This is what I think OP.
There may be several reasons why this man did this disappearing act. e.g. 1. Felt suddenly frightened of the emotional intensity (that he helped to create
!)and felt he had to run away. 2. Was led by his trousers and immature romanticism to pursue you and then realised it was not what he wanted. 3. Really manipulated you, player-like And so on....
On one level you may never know, but I think all these kinds of scenarios, and others are possible. Most of them point to emotional immaturity, even if some of it may be also exploitative by him, whether consciously or unconsciously, especially given that you are feeling quite vulnerable
.
So, on one level, I agree with whoever said - move on fast - its not about you, its about him. However, i do recognise that you may be feeling pretty roughed-up by it. He kind of devoured you sexually, you shared this and really personal things, and then he spat you out kind-of-feeling? Really horrible and
.
I think there is no ultimate protection around this as there is always a risk in starting new relationships. However, I think one can learn to protect oneself also e.g.
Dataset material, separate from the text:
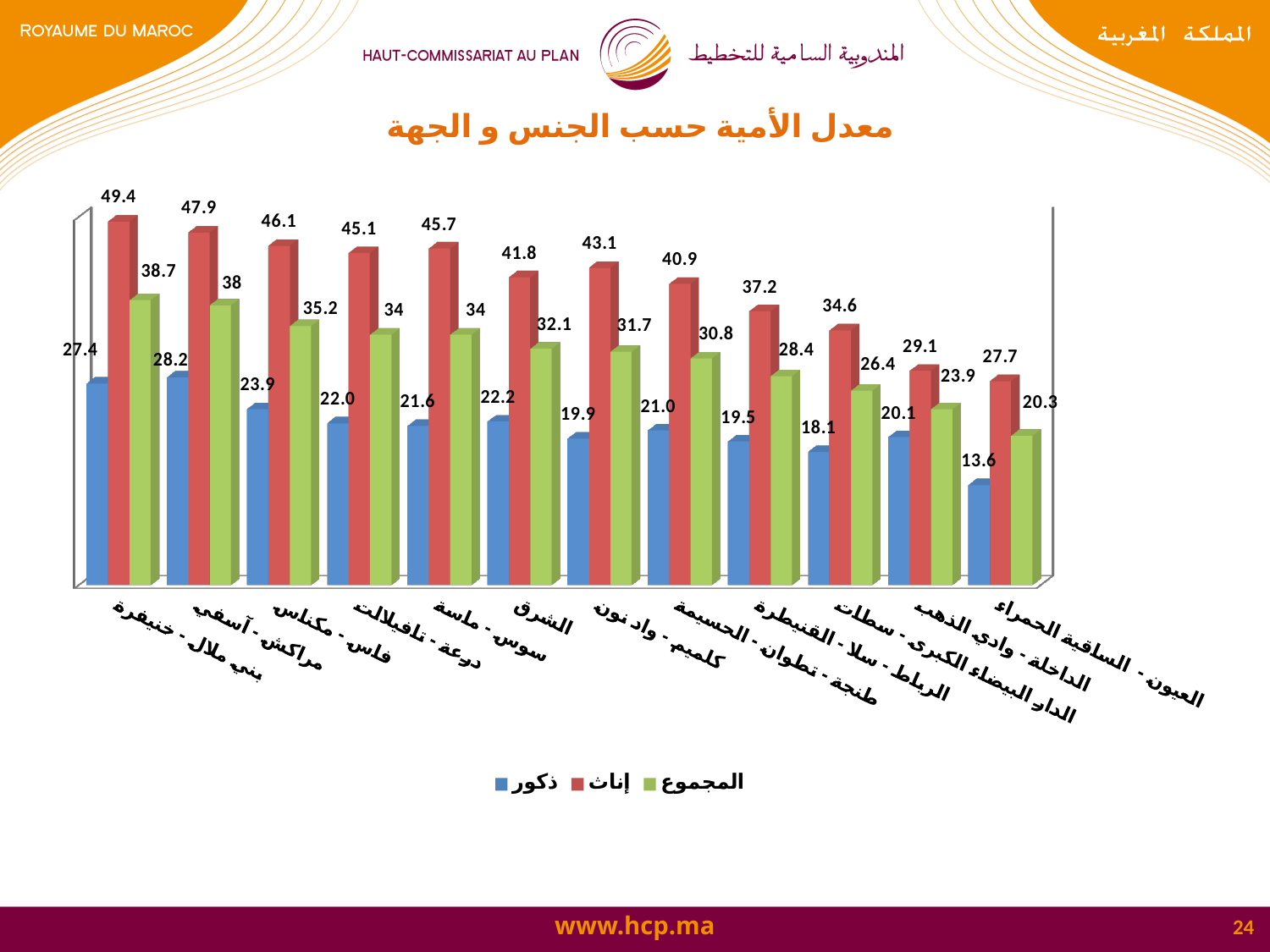
Which region has the lowest male (ذكور) illiteracy rate? العيون - الساقية الحمراء How many regions are shown on the chart? 12 Do the female (إناث) illiteracy rates generally rise or fall from left to right across the regions? Fall What kind of chart is shown on the slide? Bar chart Which colour represents the female (إناث) series in the chart? Red What is the total (المجموع) illiteracy rate for الشرق? 32.1 What is the male (ذكور) illiteracy rate for العيون - الساقية الحمراء? 13.6 What is the female (إناث) illiteracy rate for بني ملال - خنيفرة? 49.4 Which region has the highest female (إناث) illiteracy rate? بني ملال - خنيفرة What is the difference between the female and male illiteracy rates for مراكش - آسفي? 19.7 How many series does the legend list? 3 Which is larger, the total (المجموع) rate for فاس - مكناس or for درعة - تافيلالت? فاس - مكناس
Get to know someone as reasonably well as possible before over-trusting.
Taking things slow.
Being real and honest with oneself about the qualities and weaknesses of the other person.
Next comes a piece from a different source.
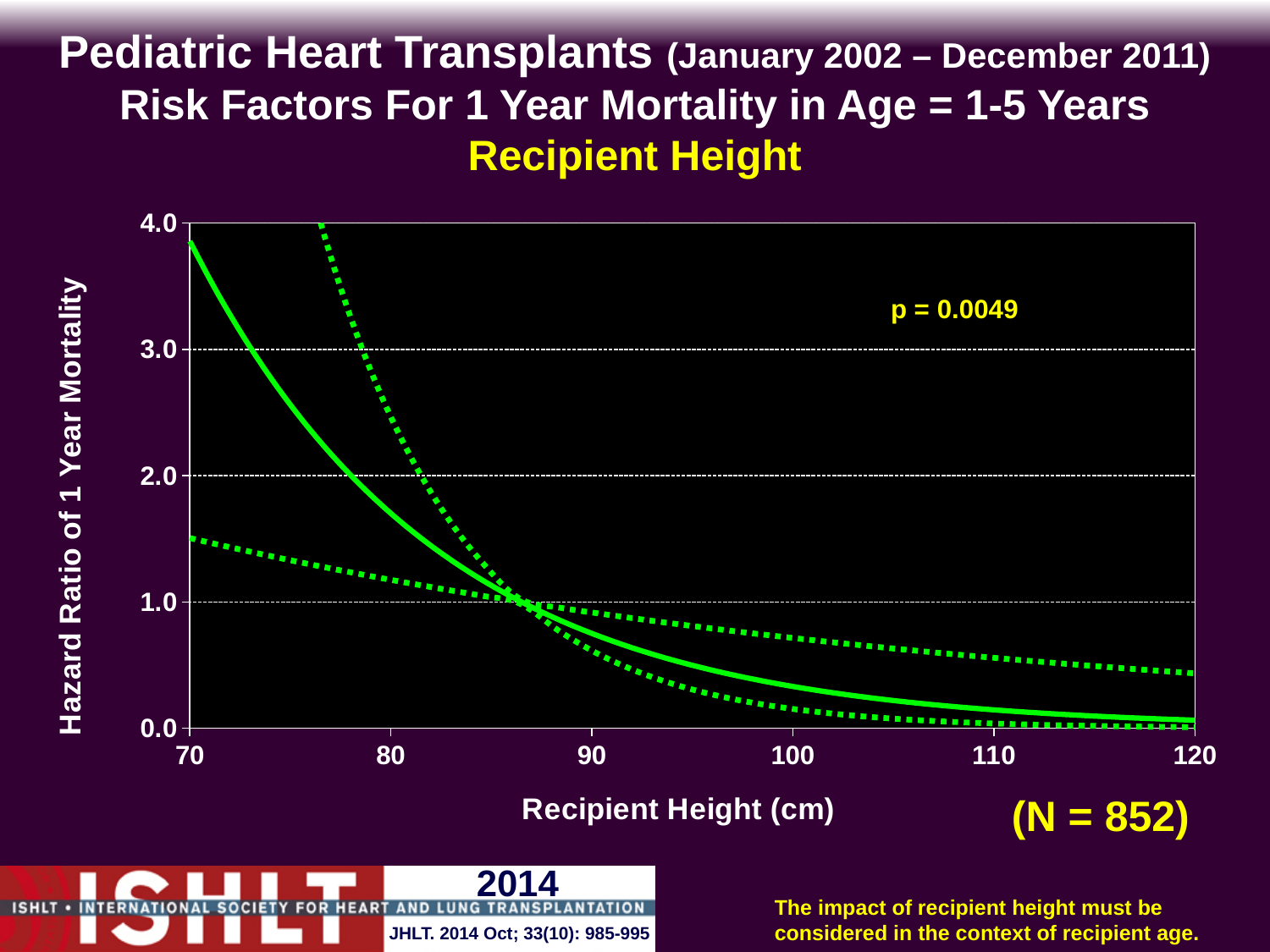
What p-value is printed on the chart? p = 0.0049 What is the label of the x axis? Recipient Height (cm) Is the hazard ratio on the solid line at a recipient height of 70 cm greater or less than 3.0? greater What is the highest value shown on the y axis? 4.0 Is the hazard ratio on the solid line at a recipient height of 120 cm greater or less than 1.0? less What kind of chart is shown on the slide? line chart What is the label of the y axis? Hazard Ratio of 1 Year Mortality Does the hazard ratio shown by the solid line rise or fall as recipient height increases from 70 cm to 120 cm? fall What sample size (N) is printed on the slide? N = 852 Is the hazard ratio on the solid line at a recipient height of 100 cm greater or less than 1.0? less How many lines (solid and dotted) are plotted on the chart? 3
Not overly romantisising them or ignoring red flags.
Listening to gut instincts.
Not allowing oneself to be swayed by romantic fantasy and sexual intoxication.
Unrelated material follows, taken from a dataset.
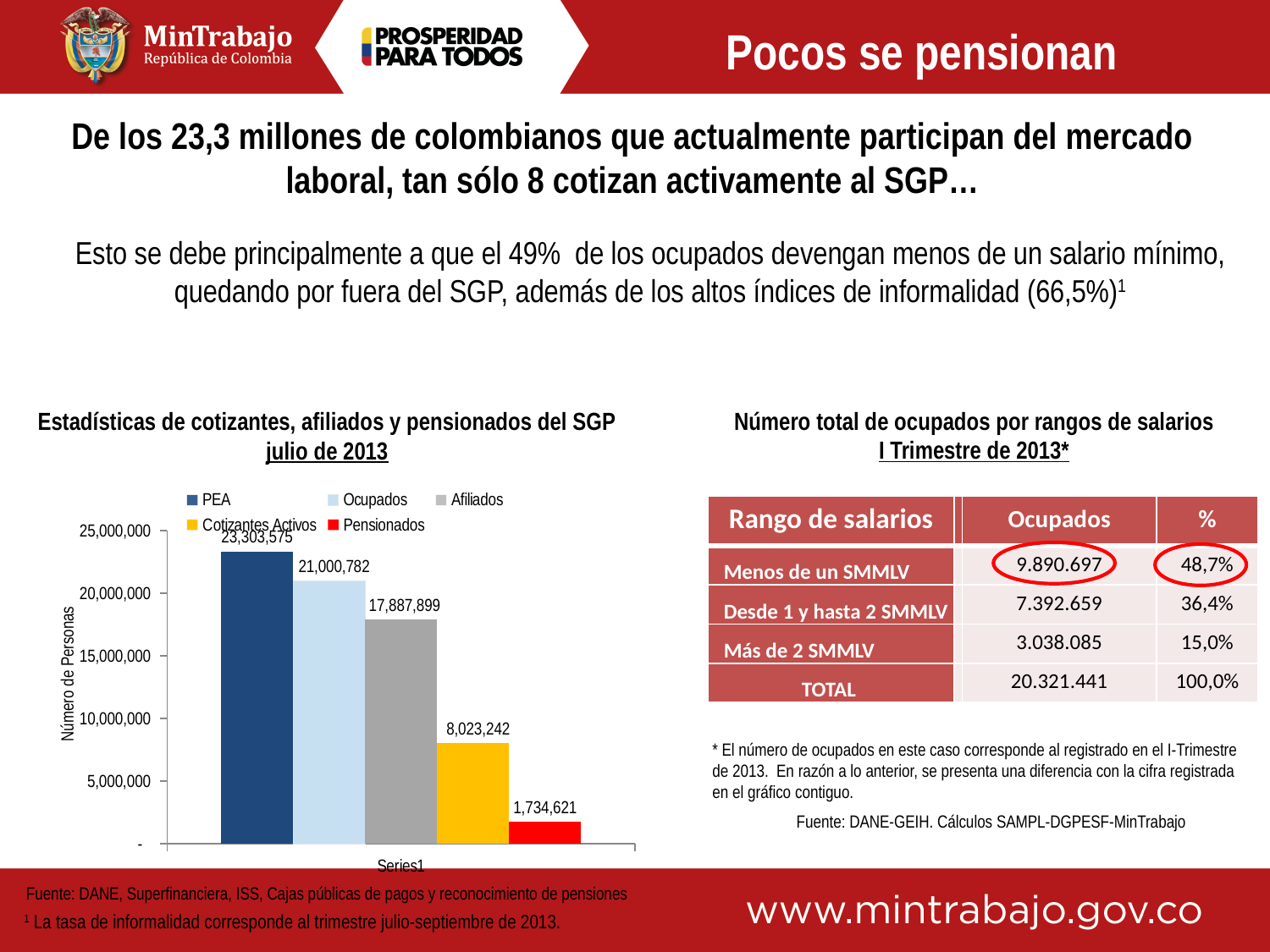
In the bar chart, what is the value for PEA? 23,303,575 In the bar chart, which series has the lowest value? Pensionados What type of chart is shown under the title 'Estadísticas de cotizantes, afiliados y pensionados del SGP julio de 2013'? Bar chart In the bar chart, what is the value for Pensionados? 1,734,621 In the bar chart, what is the value for Ocupados? 21,000,782 In the bar chart, which is larger: Afiliados or Cotizantes Activos? Afiliados In the bar chart, which series has the highest value? PEA In the bar chart, what is the difference between the PEA value and the Ocupados value? 2,302,793 How many series does the legend of the bar chart list? 5 What is the label of the vertical axis of the bar chart? Número de Personas In the bar chart, what is the value for Cotizantes Activos? 8,023,242 In the bar chart, what is the value for Afiliados? 17,887,899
Being honest with oneself about one's own value and strengths and what one really wants, as well as one's own vulnerabilities.
Even doing all the above, you cannot fully protect yourself - but you can protect yourself from the worst self-deluding fools and damaged men. And I think it helps you to stay more in rightful control of what is happening in your own life, rather than giving it over to the "man".
It is him, not you. But did you have some illusions about this man that were not supported by the reality of what you knew about him e.g. from your past?
Forget about him yes and move on, count yourself lucky he lives in another country
.
p.s. I really thought about this OP, it helped me clarify my understanding with some of my own bad and sad experiences ironically, so thank you.